→ **EXTRAIT FOURNI**:
════════════════════
Pour son premier ouvrage, Jade Khoo dévoile une fable initiatique façon manga. Elle y suit le sillage humide d’une jeune fille à l’étrange pouvoir, qui cherche à se faire une place dans le monde.
Avec Jade Khoo, il s’agit de ne pas trop parler, mais plutôt de regarder. Pour son premier ouvrage, Zoc, elle confirme cette propension pour la retenue : de beaux paysages qui s’étalent au fil des pages, des personnages qui avancent d’un pas tranquille, et une atmosphère qui mêle fantastique et poésie, auprès duquel on s’abandonne facilement. Tout tient de la sobriété, jusqu’à la quatrième de couverture qui préfère laisser parler l’image plutôt que le texte. Idem pour son verso, représentant une jeune fille au nœud papillon blanc, petit bout de femme un peu perdue dans une nature verdoyante s’étalant à perte de vue.
════════════════════
→ **CONSIGNE PROPOSÉE A**: Recopiez intégralement, sans aucune modification, l'extrait consacré à Zoc de Jade Khoo.

(Enregistrements provenant d'une source de données)
════════════════════
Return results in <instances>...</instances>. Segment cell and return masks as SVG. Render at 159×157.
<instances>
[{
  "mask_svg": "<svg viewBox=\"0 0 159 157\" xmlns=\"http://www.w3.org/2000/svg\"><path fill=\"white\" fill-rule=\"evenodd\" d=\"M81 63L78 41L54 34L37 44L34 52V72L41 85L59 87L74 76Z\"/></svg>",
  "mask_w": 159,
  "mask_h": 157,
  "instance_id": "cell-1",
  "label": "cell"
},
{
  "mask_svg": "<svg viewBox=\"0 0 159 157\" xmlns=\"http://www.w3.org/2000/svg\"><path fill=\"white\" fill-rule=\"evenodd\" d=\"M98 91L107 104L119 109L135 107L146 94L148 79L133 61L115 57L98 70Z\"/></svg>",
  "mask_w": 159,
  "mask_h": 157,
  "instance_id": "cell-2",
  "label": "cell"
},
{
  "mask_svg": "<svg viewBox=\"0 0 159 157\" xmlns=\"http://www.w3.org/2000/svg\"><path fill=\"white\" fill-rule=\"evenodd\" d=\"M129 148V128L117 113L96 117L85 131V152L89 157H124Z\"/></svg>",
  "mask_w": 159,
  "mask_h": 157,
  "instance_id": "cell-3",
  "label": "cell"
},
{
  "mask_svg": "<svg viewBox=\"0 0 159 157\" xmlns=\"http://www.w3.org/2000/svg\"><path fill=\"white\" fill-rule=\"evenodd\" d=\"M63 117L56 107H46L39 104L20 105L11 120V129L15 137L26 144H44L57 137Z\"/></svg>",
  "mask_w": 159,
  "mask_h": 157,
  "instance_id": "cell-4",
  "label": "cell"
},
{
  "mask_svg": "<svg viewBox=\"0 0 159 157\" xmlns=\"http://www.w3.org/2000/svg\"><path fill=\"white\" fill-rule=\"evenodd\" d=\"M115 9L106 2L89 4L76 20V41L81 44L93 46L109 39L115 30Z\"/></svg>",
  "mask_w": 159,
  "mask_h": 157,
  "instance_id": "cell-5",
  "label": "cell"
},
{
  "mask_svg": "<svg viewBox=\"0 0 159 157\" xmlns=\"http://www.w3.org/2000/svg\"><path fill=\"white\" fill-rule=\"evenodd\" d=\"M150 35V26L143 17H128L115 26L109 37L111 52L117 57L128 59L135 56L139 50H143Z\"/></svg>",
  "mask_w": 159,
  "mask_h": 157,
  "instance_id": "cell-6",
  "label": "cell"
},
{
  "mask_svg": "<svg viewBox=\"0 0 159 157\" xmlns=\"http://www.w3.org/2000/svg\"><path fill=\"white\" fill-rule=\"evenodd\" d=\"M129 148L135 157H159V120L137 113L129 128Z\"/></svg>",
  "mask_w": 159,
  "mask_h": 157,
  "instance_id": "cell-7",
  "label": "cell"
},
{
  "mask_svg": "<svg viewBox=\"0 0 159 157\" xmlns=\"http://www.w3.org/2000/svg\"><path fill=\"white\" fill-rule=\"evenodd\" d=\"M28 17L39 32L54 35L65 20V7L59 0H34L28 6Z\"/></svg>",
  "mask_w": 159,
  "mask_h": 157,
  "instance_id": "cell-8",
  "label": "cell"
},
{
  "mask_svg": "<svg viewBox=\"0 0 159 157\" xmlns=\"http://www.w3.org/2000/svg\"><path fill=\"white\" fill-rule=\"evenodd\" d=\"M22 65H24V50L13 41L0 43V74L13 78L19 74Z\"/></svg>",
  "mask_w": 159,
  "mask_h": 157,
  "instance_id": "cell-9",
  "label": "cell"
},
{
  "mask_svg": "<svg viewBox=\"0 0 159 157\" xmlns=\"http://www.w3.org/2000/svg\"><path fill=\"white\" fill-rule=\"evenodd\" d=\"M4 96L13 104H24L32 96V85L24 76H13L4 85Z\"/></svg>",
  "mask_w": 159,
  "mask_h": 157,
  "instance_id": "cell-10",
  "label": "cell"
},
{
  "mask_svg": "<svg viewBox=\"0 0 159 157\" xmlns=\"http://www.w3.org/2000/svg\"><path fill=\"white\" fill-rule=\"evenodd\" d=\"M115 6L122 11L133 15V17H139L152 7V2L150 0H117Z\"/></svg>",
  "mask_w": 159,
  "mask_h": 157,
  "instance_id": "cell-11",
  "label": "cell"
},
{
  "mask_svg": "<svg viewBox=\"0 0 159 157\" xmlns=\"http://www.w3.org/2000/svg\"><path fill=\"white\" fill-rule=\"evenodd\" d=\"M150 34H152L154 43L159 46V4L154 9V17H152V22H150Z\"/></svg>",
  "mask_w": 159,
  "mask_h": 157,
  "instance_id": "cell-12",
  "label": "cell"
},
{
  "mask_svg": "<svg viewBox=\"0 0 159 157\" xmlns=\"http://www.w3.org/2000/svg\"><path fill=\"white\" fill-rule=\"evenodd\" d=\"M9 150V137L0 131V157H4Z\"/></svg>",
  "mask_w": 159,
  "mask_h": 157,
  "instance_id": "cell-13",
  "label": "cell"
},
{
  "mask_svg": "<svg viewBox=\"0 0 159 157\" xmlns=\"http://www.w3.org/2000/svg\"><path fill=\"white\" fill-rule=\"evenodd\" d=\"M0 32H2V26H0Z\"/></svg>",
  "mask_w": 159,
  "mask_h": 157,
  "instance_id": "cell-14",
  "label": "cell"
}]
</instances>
════════════════════
→ **CONSIGNE PROPOSÉE B**: Reproduisez à l'identique tout ce qui va du début des enregistrements jusqu'à la ligne contenant "63L78 41L54 34L37", cette ligne comprise.

→ **RÉPONSE ATTENDUE A**:
Pour son premier ouvrage, Jade Khoo dévoile une fable initiatique façon manga. Elle y suit le sillage humide d’une jeune fille à l’étrange pouvoir, qui cherche à se faire une place dans le monde.
Avec Jade Khoo, il s’agit de ne pas trop parler, mais plutôt de regarder. Pour son premier ouvrage, Zoc, elle confirme cette propension pour la retenue : de beaux paysages qui s’étalent au fil des pages, des personnages qui avancent d’un pas tranquille, et une atmosphère qui mêle fantastique et poésie, auprès duquel on s’abandonne facilement. Tout tient de la sobriété, jusqu’à la quatrième de couverture qui préfère laisser parler l’image plutôt que le texte. Idem pour son verso, représentant une jeune fille au nœud papillon blanc, petit bout de femme un peu perdue dans une nature verdoyante s’étalant à perte de vue.

→ **RÉPONSE ATTENDUE B**:
Return results in <instances>...</instances>. Segment cell and return masks as SVG. Render at 159×157.
<instances>
[{
  "mask_svg": "<svg viewBox=\"0 0 159 157\" xmlns=\"http://www.w3.org/2000/svg\"><path fill=\"white\" fill-rule=\"evenodd\" d=\"M81 63L78 41L54 34L37 44L34 52V72L41 85L59 87L74 76Z\"/></svg>",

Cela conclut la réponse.